Results were published recently in the journal BMJ Open.

For the study of more than 12,000 patients in a representative sample of 31 National Health Service (NHS) Trusts in England, researchers analyzed the annual patient satisfaction survey conducted by the NHS. Specifically, patients in hospitals with larger percentages of nurses trained abroad were significantly less likely to report being treated with respect and dignity, getting easy-to-understand answers to their questions, and having the purpose of their medications explained. The hospitals in the study employed anywhere from 1% to 50% of non-U.K. educated nurses for bedside care duties.

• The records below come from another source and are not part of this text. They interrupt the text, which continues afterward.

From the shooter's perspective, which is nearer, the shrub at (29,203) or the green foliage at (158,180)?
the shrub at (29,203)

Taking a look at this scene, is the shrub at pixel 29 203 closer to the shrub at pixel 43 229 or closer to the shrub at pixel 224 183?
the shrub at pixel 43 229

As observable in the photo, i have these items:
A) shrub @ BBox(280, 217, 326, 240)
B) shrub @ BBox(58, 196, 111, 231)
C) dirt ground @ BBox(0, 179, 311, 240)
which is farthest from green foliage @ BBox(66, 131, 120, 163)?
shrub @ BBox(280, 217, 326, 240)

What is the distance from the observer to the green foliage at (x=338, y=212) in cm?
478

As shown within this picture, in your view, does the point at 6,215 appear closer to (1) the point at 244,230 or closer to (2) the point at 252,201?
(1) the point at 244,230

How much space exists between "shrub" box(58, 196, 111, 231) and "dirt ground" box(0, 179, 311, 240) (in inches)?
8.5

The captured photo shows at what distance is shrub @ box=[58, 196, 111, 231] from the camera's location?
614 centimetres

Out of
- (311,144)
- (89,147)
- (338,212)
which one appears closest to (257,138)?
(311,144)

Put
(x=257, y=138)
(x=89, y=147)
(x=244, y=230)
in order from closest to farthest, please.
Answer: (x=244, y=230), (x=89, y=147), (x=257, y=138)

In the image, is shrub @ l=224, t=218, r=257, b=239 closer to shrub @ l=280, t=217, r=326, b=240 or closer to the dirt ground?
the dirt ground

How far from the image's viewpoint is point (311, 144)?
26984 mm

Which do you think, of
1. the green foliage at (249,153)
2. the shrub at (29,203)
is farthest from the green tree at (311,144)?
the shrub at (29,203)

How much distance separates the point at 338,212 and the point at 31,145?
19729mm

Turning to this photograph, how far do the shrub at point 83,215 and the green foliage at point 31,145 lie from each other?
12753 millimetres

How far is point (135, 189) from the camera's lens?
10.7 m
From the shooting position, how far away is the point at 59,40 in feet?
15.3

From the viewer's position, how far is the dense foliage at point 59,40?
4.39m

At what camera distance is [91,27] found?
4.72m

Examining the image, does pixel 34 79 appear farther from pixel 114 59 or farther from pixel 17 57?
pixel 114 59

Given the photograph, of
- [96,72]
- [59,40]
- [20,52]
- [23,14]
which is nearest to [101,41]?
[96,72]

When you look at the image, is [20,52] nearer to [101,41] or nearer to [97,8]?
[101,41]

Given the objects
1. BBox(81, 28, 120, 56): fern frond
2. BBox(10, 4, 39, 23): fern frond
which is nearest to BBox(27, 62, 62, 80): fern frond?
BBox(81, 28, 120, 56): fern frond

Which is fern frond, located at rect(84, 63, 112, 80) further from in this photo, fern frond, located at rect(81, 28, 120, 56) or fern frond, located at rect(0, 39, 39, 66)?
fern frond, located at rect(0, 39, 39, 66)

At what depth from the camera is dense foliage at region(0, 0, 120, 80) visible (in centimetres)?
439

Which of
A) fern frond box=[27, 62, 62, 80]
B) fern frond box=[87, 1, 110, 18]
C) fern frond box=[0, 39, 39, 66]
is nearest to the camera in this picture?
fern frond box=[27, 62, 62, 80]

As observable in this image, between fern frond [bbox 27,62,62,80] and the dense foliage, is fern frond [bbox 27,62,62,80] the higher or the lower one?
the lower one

"This study was motivated by findings from a previously published U.S. study documenting higher mortality for patients in U.S. hospitals that employed more non-U.S. educated nurses, and evidence that NHS hospitals were increasing nurse recruitment abroad despite public concerns about quality," explained senior author Linda H. Aiken, PhD, RN, director of Penn Nursing's Center for Health Outcomes and Policy Research.

Study authors point out that nurses are in short supply in England because the NHS funds too few nursing school slots.

"National workforce planning in England has failed to consistently deliver enough professional nurses to work in the NHS,” added co-author Professor Peter Griffiths, chair of Health Services Research at the University of Southampton. “Relying on bringing in large numbers of foreign educated nurses to make up the shortfall is not a simple solution and may not be effective."

The study recommends that nursing education be expanded to meet the needs of the many qualified students in the U.K. and U.S. who want to enter the professions but can’t be admitted to a program.